## TASK A
According to the post about Richard Stallman, what is his core idea about the software our computers run?
## TASK B
Continue the post about Richard Stallman from the point where it ends.

My last post was about someone I considered a true modern philosopher, but I didn't say who the someone was.   The person I had in mind is Richard Stallman, the founder of the Free Software Foundation.

Maybe it seems strange to call him a philosopher.  As far as I know, he's never said anything about the meaning of life, or the best way to live, or stuck his neck into the esoterica of more modern philosophy.  But he has a very well-defined philosophy of software code ownership.  Like all things, the modern world is all about specialization.  He doesn't have to have an opinion about everything.  The important part is he had a strong opinion, one based in morality, about a new force in our lives, and he's been fighting for his vision ever since.  His core idea is that our computers should only run software that we have the source code for.  If you don't know, and can't modify, what your own computer is doing, you shouldn't be running it.

## DATA LISTING

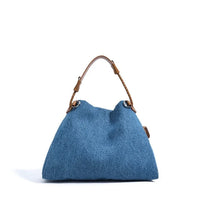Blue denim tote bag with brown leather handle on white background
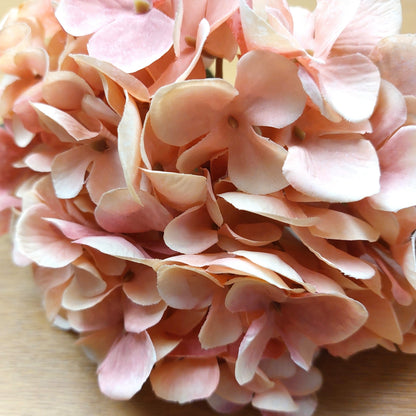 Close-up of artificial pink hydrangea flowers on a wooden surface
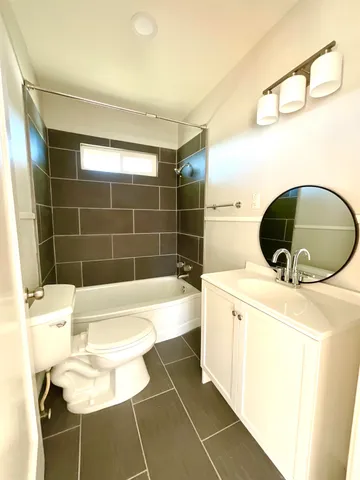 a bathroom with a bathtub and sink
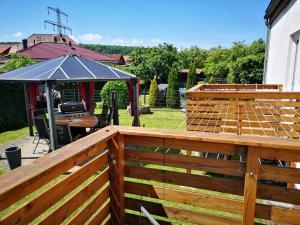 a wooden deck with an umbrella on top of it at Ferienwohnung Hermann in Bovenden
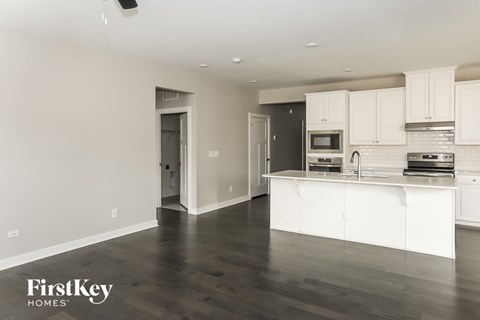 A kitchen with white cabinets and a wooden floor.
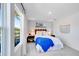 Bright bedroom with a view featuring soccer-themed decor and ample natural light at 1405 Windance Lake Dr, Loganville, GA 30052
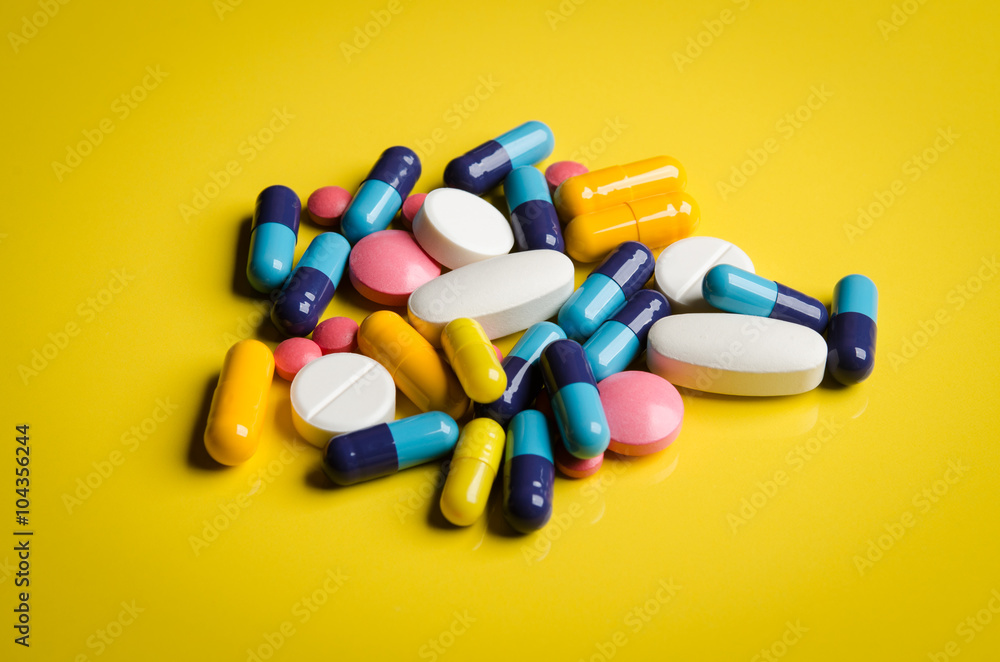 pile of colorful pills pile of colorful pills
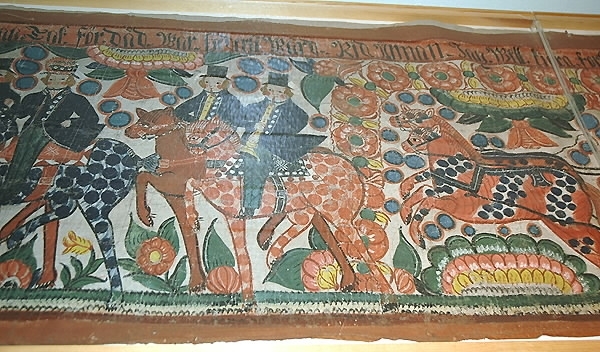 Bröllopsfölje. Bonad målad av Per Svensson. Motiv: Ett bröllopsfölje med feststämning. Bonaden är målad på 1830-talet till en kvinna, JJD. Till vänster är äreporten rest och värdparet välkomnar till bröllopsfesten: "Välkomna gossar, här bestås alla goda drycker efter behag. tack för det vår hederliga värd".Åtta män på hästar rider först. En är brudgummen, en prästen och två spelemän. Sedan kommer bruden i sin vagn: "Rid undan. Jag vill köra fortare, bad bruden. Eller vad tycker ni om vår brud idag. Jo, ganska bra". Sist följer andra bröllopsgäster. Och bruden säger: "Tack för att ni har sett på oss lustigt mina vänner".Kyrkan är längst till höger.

## RESULT A
Our computers should only run software whose source code we have.

## RESULT B
I've been lucky enough to meet Richard Stallman.  He seems to talk like how I would imagine a philosopher would talk.  He speaks precisely (using the terms libre and gratis instead of the more generic word free), never lets something go that he considers wrong, and plainly admits when he doesn't know something.  He can forcefully argue his point, and is utterly uncompromising in his core beliefs.  For instance, he will not carry ID.  For someone who travels a lot and often goes into large institutions to speak, this has got to be inconvenient.  But he doesn't ever make that tradeoff of beliefs for convenience that we all make in so many ways.  Similarly, even though he was a legendary coder, he's never attempted to parlay that into any sort of career.  He doesn't make much money, and lives simply.

To many software engineers, his stubbornness and unwillingness to compromise is a problem.  They can't live such morally perfect lives.  The GNU licenses are seen as too constraining for business.  He's seen as someone who has some good ideas that he takes way too far.  I don't agree with that, though.  Stallman has to pursue the pure path of his ideals.  Otherwise he wouldn't be a philosopher, he'd just be a guy with opinions, and his ideas would probably have not been as influential as they are.  Due to Stallman, we have GNU/Linux, we have the GPL license, and his ideas have influenced other licenses even in non-software contexts, such as the Creative Commons license.

For further reading on Richard Stallman, I recommend his open-sourced biography, Free as in Freedom.

1 comment:

  1. RMS is definitely one of the ubermen.


    mark@ubuntu:~$ vrms

    No non-free or contrib packages installed on ubuntu! rms would be proud.